1. The utility model provides a portable substation overvoltage monitoring devices which characterized in that includes:

the device comprises a bar-shaped electrode (1), wherein two ends of the bar-shaped electrode (1) are respectively connected with a second insulator (2) and a first insulator (13) and are arranged in parallel with a drainage wire (8) between electrical equipment, and the second insulator (2) and the first insulator (13) are respectively fixed on an electrical equipment support column (11);

the multi-path selection low-voltage capacitance box (5), the multi-path selection low-voltage capacitance box (5) is electrically connected with the strip-shaped electrode (1) through a shielding signal wire (3);

the wave recorder (6), the wave recorder (6) is electrically connected with the multi-path selection low-voltage capacitor box (5), and the multi-path selection low-voltage capacitor box (5) and the wave recorder (6) are both arranged in the electrical equipment terminal box (7);

one end of the strip-shaped electrode (1) is electrically connected to the first insulator (13) through a first bowl head hanging ring (14); the other end of the strip-shaped electrode (1) is electrically connected to the second insulator (2) through a turn buckle (10) and a second bowl head hanging ring (9);

the multiplex low-voltage capacitor box (5) comprises three voltage-dividing capacitors, and the capacitance of each voltage-dividing capacitor is 0.01 mu F, 0.02 mu F and 0.03 mu F.

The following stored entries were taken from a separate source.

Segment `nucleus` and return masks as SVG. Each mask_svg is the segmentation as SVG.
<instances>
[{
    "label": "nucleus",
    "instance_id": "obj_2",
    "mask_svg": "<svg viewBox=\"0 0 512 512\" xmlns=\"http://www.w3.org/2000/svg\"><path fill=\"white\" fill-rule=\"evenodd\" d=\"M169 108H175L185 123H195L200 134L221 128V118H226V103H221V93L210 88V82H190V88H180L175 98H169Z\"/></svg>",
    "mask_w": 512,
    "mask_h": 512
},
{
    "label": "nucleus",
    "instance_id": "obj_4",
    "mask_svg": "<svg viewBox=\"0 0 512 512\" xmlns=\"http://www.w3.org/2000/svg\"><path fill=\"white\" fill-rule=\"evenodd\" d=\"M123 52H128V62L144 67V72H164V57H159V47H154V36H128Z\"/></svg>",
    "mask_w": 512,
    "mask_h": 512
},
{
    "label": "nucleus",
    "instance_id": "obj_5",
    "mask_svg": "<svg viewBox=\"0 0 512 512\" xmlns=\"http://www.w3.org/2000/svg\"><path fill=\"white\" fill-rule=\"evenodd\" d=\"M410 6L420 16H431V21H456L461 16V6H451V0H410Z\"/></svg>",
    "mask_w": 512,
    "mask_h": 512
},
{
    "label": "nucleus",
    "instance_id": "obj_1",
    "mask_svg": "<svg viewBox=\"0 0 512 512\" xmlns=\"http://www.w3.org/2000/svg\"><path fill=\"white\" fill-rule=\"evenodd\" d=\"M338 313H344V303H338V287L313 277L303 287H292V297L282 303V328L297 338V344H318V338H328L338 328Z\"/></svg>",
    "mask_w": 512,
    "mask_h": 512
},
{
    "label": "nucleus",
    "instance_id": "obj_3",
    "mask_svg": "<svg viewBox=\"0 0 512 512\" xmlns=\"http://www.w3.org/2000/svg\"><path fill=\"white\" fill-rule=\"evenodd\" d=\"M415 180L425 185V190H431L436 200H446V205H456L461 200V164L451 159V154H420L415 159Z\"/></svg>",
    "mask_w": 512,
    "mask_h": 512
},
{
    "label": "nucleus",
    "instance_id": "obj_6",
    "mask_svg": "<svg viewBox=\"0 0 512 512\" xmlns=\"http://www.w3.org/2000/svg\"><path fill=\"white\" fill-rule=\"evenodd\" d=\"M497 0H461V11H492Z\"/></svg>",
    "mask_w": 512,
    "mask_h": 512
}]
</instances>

2. The substation overvoltage monitoring device according to claim 1, wherein the multiplexing low-voltage capacitor box (5) comprises a plurality of voltage-dividing capacitors, one end of each voltage-dividing capacitor is electrically connected with the strip electrode (1) and the wave recorder (6), and the other end of each voltage-dividing capacitor is grounded.

3. The substation overvoltage monitoring device according to claim 1, wherein the second insulator (2) and the first insulator (13) are respectively connected with a hoop (4) through a ball suspension ring (12), and the second insulator (2) and the first insulator (13) are respectively fixed on the electrical equipment support column (11) through the hoop (4).

4. Substation overvoltage monitoring device according to claim 1, characterized in that the wave recorder (6) is powered by an alternating current power supply in the electrical equipment terminal box (7).

5. Substation overvoltage monitoring device according to claim 1, characterized in that the strip-shaped electrodes (1) are aluminum wire strip-shaped electrodes (1).

6. Substation overvoltage monitoring device according to claim 1, characterized in that the second insulator (2) and the first insulator (13) are both disc insulators.